Task details:
Could you return all of the records below word for word, leaving the pictures out?

(Image-linked spatial records)
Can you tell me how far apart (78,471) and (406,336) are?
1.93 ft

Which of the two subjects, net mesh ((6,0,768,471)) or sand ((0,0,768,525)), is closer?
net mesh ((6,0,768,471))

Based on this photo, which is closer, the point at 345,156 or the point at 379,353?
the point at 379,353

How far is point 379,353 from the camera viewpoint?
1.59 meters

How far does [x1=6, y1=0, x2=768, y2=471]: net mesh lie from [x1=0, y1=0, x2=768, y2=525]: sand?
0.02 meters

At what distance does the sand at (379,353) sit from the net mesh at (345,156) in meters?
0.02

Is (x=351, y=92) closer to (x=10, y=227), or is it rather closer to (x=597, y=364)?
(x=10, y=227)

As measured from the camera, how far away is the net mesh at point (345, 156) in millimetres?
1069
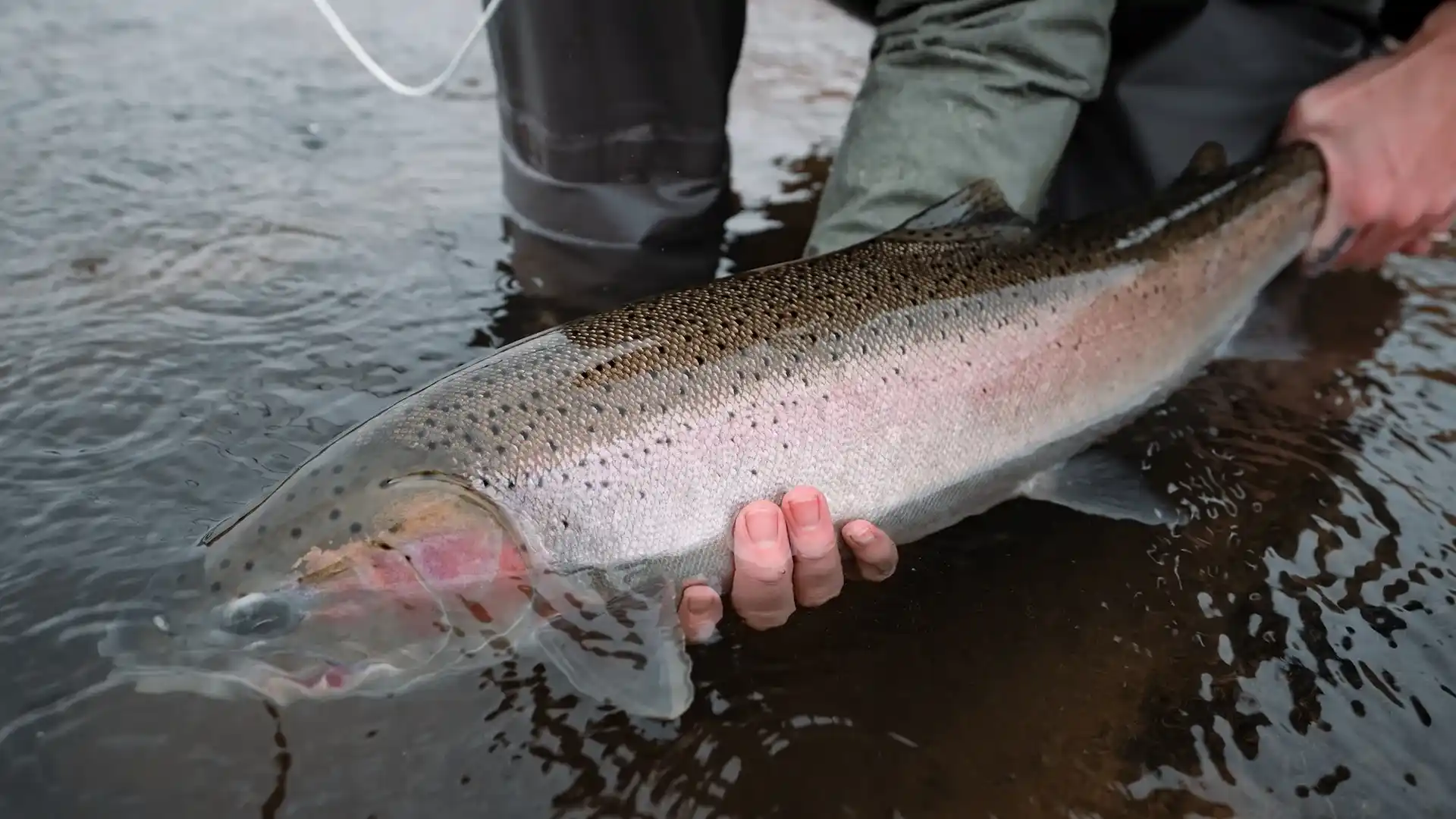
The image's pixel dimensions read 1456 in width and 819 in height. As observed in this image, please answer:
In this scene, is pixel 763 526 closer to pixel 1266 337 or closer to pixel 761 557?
pixel 761 557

Reply:
Can you tell me how far apart (78,471) and (406,336) are?
1.93 ft

Which of the two subjects, net mesh ((6,0,768,471)) or sand ((0,0,768,525)), is closer?
net mesh ((6,0,768,471))

Based on this photo, which is closer, the point at 345,156 or the point at 379,353?
the point at 379,353

How far is point 379,353 from the camera viewpoint?
1.59 meters

How far does [x1=6, y1=0, x2=768, y2=471]: net mesh lie from [x1=0, y1=0, x2=768, y2=525]: sand?
0.02 meters

At what distance does the sand at (379,353) sit from the net mesh at (345,156) in meters?
0.02

Is (x=351, y=92) closer to (x=10, y=227), or is it rather closer to (x=597, y=364)?
(x=10, y=227)

As measured from the camera, how far away is the net mesh at point (345, 156) in millimetres?
1069
The image's pixel dimensions read 1456 in width and 819 in height. As observed in this image, please answer:
In this scene, is pixel 763 526 closer to pixel 1266 337 or closer to pixel 761 557?
pixel 761 557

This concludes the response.